What is needed is an exact transcription of every entry below.

*** DATA FOR PROCESSING ***

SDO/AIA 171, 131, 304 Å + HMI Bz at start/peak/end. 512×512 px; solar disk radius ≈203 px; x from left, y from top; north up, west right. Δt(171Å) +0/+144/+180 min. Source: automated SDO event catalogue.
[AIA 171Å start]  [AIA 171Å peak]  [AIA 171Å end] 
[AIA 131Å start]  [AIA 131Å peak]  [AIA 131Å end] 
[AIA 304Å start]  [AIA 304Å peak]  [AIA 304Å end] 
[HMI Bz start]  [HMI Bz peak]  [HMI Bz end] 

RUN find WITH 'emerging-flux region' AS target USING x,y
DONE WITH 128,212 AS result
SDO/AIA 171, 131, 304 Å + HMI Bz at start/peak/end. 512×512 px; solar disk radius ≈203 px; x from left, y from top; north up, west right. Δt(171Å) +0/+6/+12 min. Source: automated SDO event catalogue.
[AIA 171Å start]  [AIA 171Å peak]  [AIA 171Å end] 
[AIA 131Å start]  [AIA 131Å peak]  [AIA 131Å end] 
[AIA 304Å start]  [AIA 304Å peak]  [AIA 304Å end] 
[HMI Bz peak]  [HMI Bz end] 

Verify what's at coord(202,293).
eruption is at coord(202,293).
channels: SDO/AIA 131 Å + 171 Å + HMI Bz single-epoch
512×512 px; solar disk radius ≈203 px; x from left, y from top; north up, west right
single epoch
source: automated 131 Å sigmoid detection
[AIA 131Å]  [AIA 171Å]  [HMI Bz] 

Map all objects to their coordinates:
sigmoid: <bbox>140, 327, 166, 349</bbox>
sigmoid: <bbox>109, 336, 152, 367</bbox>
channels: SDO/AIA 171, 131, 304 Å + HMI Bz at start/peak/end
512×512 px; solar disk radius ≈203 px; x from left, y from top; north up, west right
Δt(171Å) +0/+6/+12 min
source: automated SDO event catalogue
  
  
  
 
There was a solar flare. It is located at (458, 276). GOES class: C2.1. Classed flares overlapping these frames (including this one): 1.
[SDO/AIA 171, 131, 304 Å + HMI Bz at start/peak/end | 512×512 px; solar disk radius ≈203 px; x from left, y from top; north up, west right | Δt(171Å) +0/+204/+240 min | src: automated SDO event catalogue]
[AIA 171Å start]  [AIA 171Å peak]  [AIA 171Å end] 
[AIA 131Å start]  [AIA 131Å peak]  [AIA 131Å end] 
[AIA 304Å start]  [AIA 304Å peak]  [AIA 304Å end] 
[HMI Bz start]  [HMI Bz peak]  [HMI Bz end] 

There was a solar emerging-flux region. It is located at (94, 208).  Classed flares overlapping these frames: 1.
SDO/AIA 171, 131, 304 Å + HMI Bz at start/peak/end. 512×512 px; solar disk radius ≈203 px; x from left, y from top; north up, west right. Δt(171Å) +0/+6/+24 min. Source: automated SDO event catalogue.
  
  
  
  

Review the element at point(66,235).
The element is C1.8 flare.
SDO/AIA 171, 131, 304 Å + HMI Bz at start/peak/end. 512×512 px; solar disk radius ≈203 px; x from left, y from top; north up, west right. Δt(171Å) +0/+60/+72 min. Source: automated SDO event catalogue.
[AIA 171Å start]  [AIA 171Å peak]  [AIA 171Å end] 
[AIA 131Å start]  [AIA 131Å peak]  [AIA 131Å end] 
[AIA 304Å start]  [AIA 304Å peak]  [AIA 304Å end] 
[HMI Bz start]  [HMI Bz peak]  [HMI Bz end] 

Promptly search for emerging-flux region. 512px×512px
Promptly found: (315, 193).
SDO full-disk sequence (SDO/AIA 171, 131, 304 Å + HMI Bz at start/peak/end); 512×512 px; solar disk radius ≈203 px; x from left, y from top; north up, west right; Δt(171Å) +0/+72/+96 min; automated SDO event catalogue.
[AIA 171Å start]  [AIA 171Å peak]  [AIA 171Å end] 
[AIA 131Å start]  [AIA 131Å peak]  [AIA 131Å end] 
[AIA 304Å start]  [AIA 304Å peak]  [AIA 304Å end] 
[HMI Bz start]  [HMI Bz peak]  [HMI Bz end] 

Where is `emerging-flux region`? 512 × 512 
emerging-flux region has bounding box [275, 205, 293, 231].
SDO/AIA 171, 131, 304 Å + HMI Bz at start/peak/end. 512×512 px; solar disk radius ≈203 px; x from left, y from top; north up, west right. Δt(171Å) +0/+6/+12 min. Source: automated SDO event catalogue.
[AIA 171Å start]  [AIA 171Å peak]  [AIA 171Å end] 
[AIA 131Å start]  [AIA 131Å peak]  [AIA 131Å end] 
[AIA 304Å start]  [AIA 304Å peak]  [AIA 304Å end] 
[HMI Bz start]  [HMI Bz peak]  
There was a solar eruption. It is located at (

*** End of DATA FOR PROCESSING ***

- WRITTEN RESPONSE -
SDO/AIA 171, 131, 304 Å + HMI Bz at start/peak/end. 512×512 px; solar disk radius ≈203 px; x from left, y from top; north up, west right. Δt(171Å) +0/+144/+180 min. Source: automated SDO event catalogue.
[AIA 171Å start]  [AIA 171Å peak]  [AIA 171Å end] 
[AIA 131Å start]  [AIA 131Å peak]  [AIA 131Å end] 
[AIA 304Å start]  [AIA 304Å peak]  [AIA 304Å end] 
[HMI Bz start]  [HMI Bz peak]  [HMI Bz end] 

RUN find WITH 'emerging-flux region' AS target USING x,y
DONE WITH 128,212 AS result
SDO/AIA 171, 131, 304 Å + HMI Bz at start/peak/end. 512×512 px; solar disk radius ≈203 px; x from left, y from top; north up, west right. Δt(171Å) +0/+6/+12 min. Source: automated SDO event catalogue.
[AIA 171Å start]  [AIA 171Å peak]  [AIA 171Å end] 
[AIA 131Å start]  [AIA 131Å peak]  [AIA 131Å end] 
[AIA 304Å start]  [AIA 304Å peak]  [AIA 304Å end] 
[HMI Bz peak]  [HMI Bz end] 

Verify what's at coord(202,293).
eruption is at coord(202,293).
channels: SDO/AIA 131 Å + 171 Å + HMI Bz single-epoch
512×512 px; solar disk radius ≈203 px; x from left, y from top; north up, west right
single epoch
source: automated 131 Å sigmoid detection
[AIA 131Å]  [AIA 171Å]  [HMI Bz] 

Map all objects to their coordinates:
sigmoid: <bbox>140, 327, 166, 349</bbox>
sigmoid: <bbox>109, 336, 152, 367</bbox>
channels: SDO/AIA 171, 131, 304 Å + HMI Bz at start/peak/end
512×512 px; solar disk radius ≈203 px; x from left, y from top; north up, west right
Δt(171Å) +0/+6/+12 min
source: automated SDO event catalogue
  
  
  
 
There was a solar flare. It is located at (458, 276). GOES class: C2.1. Classed flares overlapping these frames (including this one): 1.
[SDO/AIA 171, 131, 304 Å + HMI Bz at start/peak/end | 512×512 px; solar disk radius ≈203 px; x from left, y from top; north up, west right | Δt(171Å) +0/+204/+240 min | src: automated SDO event catalogue]
[AIA 171Å start]  [AIA 171Å peak]  [AIA 171Å end] 
[AIA 131Å start]  [AIA 131Å peak]  [AIA 131Å end] 
[AIA 304Å start]  [AIA 304Å peak]  [AIA 304Å end] 
[HMI Bz start]  [HMI Bz peak]  [HMI Bz end] 

There was a solar emerging-flux region. It is located at (94, 208).  Classed flares overlapping these frames: 1.
SDO/AIA 171, 131, 304 Å + HMI Bz at start/peak/end. 512×512 px; solar disk radius ≈203 px; x from left, y from top; north up, west right. Δt(171Å) +0/+6/+24 min. Source: automated SDO event catalogue.
  
  
  
  

Review the element at point(66,235).
The element is C1.8 flare.
SDO/AIA 171, 131, 304 Å + HMI Bz at start/peak/end. 512×512 px; solar disk radius ≈203 px; x from left, y from top; north up, west right. Δt(171Å) +0/+60/+72 min. Source: automated SDO event catalogue.
[AIA 171Å start]  [AIA 171Å peak]  [AIA 171Å end] 
[AIA 131Å start]  [AIA 131Å peak]  [AIA 131Å end] 
[AIA 304Å start]  [AIA 304Å peak]  [AIA 304Å end] 
[HMI Bz start]  [HMI Bz peak]  [HMI Bz end] 

Promptly search for emerging-flux region. 512px×512px
Promptly found: (315, 193).
SDO full-disk sequence (SDO/AIA 171, 131, 304 Å + HMI Bz at start/peak/end); 512×512 px; solar disk radius ≈203 px; x from left, y from top; north up, west right; Δt(171Å) +0/+72/+96 min; automated SDO event catalogue.
[AIA 171Å start]  [AIA 171Å peak]  [AIA 171Å end] 
[AIA 131Å start]  [AIA 131Å peak]  [AIA 131Å end] 
[AIA 304Å start]  [AIA 304Å peak]  [AIA 304Å end] 
[HMI Bz start]  [HMI Bz peak]  [HMI Bz end] 

Where is `emerging-flux region`? 512 × 512 
emerging-flux region has bounding box [275, 205, 293, 231].
SDO/AIA 171, 131, 304 Å + HMI Bz at start/peak/end. 512×512 px; solar disk radius ≈203 px; x from left, y from top; north up, west right. Δt(171Å) +0/+6/+12 min. Source: automated SDO event catalogue.
[AIA 171Å start]  [AIA 171Å peak]  [AIA 171Å end] 
[AIA 131Å start]  [AIA 131Å peak]  [AIA 131Å end] 
[AIA 304Å start]  [AIA 304Å peak]  [AIA 304Å end] 
[HMI Bz start]  [HMI Bz peak]  
There was a solar eruption. It is located at (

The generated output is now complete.